ADMINISTRATION IS always the enemy. In the Health Service the eternal cry is, get rid of the administrators and hire more doctors and nurses. In education, MPs ask why do we need so many people in local authority offices. This week the Inspectorate and the Accounts Commission have joined forces to back the campaign against the amount of bumf and admin in schools. Streamlining time spent on administration could free the equivalent of an extra 1,500 teachers.
If HMIs want to regain staffroom confidence knocked by interpretations put on the recent Quality and Standards report, this is the way to go about it. Everyone likes to be told they are wasting time on paper shuffling when more important tasks await. Now teachers have the official imprimatur.
But, it has to be added, little by way of practical answer to the problem. The Inspectorate is no different from other bodies in adding to the burdens when the needs of state dictate. The target-setting exercise for schools is a case in point. So for that matter is Higher Still with its extra demands on assessment. The electronic revolution is supposedly propelling us towards a paperless society, but in practice it looks farther away than ever.

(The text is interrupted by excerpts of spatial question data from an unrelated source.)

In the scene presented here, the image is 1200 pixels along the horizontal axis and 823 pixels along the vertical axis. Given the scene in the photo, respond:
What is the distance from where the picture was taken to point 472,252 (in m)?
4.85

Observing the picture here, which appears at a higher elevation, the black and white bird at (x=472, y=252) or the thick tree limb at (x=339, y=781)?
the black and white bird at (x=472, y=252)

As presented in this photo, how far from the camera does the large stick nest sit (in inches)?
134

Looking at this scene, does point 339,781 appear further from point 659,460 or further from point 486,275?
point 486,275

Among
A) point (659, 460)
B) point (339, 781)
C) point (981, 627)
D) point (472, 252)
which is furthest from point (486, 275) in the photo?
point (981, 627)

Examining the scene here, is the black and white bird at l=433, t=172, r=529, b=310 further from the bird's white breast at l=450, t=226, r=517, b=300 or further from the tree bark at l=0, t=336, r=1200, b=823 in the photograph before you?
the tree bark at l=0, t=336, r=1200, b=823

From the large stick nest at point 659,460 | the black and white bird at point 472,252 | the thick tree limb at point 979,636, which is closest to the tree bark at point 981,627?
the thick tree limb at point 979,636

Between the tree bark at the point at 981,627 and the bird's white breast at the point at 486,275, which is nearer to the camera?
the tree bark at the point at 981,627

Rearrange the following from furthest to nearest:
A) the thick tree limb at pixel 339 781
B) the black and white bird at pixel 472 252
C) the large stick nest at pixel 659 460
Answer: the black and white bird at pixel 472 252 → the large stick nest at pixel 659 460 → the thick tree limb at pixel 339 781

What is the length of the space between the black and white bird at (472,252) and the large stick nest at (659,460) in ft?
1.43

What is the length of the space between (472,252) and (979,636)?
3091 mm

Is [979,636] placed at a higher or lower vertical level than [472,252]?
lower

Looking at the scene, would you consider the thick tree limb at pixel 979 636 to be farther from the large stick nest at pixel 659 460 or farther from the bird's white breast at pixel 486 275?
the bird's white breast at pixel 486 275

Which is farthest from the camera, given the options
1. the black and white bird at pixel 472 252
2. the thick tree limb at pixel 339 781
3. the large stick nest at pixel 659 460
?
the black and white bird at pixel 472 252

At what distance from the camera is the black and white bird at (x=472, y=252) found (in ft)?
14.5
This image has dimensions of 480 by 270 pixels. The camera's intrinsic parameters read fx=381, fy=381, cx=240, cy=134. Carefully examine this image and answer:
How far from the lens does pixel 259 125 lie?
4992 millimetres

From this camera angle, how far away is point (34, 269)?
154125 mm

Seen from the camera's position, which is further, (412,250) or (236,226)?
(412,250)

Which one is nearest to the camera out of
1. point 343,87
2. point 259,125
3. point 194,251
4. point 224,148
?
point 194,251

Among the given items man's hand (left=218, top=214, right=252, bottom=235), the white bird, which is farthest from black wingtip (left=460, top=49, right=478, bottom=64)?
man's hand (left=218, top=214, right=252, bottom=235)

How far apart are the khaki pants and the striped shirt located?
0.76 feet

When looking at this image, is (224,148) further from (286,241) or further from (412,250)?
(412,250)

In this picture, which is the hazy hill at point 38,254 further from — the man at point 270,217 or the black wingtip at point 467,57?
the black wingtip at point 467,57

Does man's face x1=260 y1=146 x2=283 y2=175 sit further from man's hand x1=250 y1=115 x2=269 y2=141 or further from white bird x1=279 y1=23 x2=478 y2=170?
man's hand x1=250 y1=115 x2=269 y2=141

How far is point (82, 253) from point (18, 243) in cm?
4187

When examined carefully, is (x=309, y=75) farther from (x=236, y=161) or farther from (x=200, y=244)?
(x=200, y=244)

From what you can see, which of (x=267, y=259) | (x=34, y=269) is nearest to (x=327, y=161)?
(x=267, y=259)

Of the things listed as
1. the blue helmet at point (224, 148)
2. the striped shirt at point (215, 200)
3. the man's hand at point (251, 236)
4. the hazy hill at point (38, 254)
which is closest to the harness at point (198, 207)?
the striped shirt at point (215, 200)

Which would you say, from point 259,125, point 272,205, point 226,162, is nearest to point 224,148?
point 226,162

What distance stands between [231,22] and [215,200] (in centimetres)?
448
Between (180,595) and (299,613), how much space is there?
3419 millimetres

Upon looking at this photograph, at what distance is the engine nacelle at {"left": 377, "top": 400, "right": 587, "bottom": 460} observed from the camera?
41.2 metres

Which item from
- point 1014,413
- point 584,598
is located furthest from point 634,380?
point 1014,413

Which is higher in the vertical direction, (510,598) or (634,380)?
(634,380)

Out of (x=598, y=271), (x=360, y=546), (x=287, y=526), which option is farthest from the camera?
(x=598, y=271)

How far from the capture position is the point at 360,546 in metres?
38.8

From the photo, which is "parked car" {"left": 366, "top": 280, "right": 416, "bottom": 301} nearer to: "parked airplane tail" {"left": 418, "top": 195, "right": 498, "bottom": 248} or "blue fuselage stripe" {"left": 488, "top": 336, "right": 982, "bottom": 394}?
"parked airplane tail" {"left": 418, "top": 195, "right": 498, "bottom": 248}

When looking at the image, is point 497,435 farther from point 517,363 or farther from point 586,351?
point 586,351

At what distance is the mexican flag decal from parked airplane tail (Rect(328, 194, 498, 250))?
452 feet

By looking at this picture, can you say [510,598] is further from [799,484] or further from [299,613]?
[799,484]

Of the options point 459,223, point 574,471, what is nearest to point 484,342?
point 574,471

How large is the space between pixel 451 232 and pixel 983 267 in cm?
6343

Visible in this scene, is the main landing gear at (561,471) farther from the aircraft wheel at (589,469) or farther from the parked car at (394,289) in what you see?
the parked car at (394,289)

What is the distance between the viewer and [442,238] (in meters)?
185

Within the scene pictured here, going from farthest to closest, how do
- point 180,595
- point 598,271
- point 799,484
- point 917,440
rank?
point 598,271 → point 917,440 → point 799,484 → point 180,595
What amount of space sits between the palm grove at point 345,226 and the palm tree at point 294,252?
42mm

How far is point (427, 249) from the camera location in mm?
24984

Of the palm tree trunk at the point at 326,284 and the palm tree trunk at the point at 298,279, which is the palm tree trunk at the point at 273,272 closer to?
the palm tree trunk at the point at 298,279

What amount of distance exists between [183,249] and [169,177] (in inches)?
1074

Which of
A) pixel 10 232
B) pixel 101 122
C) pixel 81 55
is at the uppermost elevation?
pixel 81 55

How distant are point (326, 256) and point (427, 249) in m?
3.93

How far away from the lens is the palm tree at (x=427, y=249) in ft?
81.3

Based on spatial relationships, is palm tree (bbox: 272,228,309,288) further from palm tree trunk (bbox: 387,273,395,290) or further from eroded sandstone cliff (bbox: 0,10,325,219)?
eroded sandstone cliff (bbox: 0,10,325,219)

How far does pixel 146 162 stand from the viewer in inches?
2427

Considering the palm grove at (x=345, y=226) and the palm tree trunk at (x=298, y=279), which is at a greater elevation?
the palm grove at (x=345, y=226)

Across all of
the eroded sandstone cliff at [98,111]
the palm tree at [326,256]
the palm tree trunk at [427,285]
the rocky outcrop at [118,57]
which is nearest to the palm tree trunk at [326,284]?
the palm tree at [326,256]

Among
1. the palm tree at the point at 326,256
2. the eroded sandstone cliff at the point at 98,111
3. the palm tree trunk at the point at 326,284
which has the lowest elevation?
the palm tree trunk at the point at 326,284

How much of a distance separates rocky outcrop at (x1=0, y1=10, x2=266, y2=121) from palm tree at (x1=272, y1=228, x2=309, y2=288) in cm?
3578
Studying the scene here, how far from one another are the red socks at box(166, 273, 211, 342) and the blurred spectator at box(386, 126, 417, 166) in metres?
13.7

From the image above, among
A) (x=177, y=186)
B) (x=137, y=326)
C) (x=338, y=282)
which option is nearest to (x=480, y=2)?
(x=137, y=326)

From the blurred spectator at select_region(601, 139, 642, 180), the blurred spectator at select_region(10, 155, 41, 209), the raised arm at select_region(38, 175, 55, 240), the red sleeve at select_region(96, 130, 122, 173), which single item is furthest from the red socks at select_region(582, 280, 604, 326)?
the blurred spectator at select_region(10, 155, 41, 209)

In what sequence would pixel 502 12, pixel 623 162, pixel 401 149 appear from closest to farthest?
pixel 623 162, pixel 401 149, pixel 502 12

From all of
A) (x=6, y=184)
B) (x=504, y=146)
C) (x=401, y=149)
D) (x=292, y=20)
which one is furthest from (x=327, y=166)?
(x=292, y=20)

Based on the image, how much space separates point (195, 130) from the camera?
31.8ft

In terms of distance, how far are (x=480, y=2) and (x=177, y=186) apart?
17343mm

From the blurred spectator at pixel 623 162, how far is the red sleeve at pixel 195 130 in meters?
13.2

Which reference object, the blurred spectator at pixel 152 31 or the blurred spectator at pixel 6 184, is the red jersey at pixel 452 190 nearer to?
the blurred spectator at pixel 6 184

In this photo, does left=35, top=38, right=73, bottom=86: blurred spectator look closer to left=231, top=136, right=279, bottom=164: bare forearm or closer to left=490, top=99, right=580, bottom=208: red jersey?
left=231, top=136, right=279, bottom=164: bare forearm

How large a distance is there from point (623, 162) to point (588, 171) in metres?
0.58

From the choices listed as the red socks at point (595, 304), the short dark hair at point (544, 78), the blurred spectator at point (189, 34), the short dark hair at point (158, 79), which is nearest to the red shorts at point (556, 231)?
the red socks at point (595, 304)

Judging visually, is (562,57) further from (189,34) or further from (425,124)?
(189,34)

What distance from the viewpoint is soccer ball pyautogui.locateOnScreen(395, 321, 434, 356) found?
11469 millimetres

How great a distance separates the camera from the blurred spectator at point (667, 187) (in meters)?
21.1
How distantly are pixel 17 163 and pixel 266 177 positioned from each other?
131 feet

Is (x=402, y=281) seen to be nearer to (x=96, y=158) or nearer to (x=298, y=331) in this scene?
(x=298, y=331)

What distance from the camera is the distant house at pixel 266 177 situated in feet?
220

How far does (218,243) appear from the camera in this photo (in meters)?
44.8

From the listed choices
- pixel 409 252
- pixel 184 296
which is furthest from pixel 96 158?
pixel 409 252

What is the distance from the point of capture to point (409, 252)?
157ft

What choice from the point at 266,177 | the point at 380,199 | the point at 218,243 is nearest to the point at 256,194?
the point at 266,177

This week's report takes its own argument on a step. Administrative chores should be undertaken by support staff. Two problems arise. Who is to pay for extra help? The Government is bankrolling a tranche of classroom assistants but while P1 needs shoelace-tiers, other bits of education would welcome different kinds of help, so far unfunded. Second, much administration is produced by professional activity and can only be handled by teachers. Recording pupil progress is notoriously time consuming but cannot be devolved.